[RECORDS PROVIDED Boundary: Start]

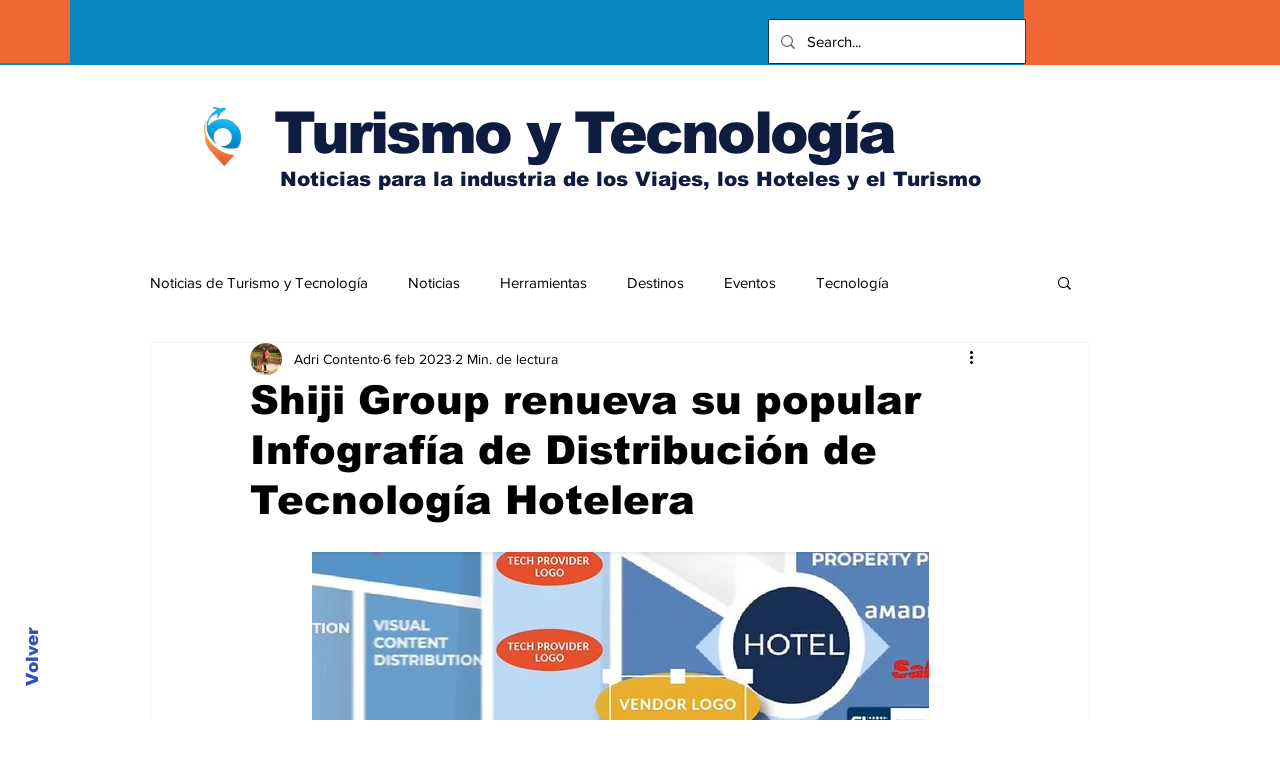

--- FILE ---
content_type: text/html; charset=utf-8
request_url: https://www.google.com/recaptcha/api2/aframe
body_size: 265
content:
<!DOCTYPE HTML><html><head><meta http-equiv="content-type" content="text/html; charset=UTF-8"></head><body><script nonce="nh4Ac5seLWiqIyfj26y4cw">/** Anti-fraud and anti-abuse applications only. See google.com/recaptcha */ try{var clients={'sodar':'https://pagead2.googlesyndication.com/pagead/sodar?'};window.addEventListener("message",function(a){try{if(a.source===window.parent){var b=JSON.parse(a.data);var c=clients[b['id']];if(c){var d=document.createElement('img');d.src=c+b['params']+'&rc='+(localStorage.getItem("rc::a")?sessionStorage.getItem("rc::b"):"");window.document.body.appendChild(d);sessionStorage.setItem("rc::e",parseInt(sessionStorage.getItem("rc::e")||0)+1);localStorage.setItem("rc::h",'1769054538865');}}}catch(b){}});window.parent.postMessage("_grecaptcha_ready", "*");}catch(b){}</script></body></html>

[RECORDS PROVIDED Boundary: End]
[RECORDS PROVIDED Boundary: Start]

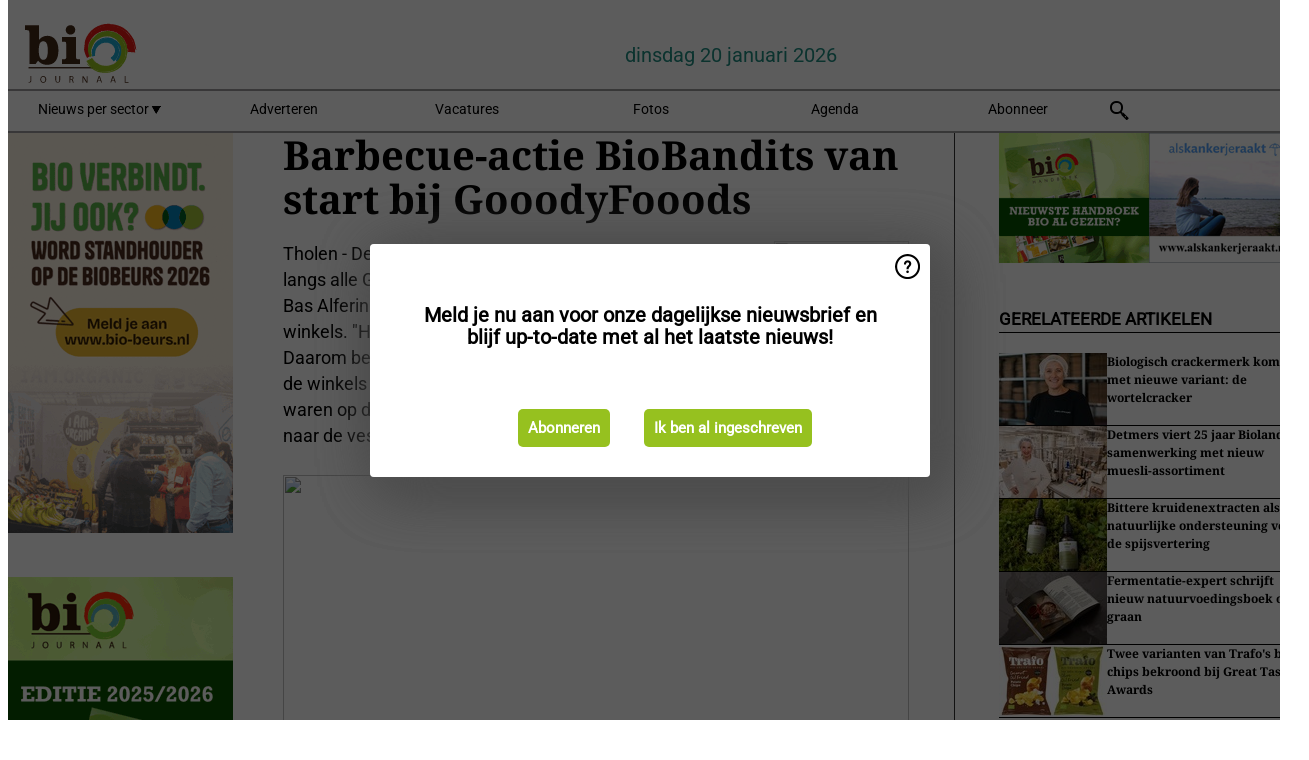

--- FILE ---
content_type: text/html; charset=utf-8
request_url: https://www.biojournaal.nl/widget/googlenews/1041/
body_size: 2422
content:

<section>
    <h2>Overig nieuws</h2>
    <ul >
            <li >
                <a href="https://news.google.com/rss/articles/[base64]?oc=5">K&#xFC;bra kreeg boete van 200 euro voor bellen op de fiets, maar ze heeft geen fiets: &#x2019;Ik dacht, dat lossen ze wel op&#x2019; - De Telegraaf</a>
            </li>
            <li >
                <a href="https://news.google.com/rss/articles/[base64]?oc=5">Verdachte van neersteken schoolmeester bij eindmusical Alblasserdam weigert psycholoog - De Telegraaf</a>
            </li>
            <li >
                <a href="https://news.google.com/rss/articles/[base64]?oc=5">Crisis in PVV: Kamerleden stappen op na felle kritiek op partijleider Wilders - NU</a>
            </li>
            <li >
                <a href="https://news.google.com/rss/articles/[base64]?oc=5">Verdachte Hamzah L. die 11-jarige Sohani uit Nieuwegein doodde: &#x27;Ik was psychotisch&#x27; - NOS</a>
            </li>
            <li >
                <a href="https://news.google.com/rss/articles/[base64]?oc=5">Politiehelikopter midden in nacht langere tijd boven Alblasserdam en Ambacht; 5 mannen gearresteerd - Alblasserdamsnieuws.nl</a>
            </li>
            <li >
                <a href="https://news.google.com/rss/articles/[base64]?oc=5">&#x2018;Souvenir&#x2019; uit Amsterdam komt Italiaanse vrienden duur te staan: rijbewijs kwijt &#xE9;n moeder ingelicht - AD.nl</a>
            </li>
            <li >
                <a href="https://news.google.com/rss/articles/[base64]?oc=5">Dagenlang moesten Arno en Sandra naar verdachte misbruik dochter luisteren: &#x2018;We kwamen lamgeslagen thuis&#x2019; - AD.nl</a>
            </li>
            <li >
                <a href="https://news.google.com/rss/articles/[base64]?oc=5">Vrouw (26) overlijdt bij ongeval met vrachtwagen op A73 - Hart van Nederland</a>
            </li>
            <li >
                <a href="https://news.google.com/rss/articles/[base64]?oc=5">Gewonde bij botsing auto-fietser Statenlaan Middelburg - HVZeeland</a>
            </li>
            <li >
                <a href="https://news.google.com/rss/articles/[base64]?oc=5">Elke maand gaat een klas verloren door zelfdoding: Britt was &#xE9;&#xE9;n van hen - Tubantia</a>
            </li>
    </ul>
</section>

[RECORDS PROVIDED Boundary: End]
[RECORDS PROVIDED Boundary: Start]

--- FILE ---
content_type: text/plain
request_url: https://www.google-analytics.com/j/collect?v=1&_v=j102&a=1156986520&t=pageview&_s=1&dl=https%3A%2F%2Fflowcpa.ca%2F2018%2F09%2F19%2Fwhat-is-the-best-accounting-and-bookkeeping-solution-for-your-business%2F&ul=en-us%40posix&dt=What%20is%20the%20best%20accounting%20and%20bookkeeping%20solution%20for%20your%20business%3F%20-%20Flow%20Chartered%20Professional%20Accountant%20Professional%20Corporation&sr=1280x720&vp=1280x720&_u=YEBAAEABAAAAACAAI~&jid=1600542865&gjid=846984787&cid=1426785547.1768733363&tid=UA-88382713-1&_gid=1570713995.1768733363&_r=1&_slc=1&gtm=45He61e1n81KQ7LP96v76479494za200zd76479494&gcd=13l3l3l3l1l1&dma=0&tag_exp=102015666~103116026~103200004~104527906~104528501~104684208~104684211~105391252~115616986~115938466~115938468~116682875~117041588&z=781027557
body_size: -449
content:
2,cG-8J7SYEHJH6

[RECORDS PROVIDED Boundary: End]

ABOUT THIS EXERCISE: From the material above, count the lines that include "Alblasserdam" and give only the total.

TASK ANSWER: 2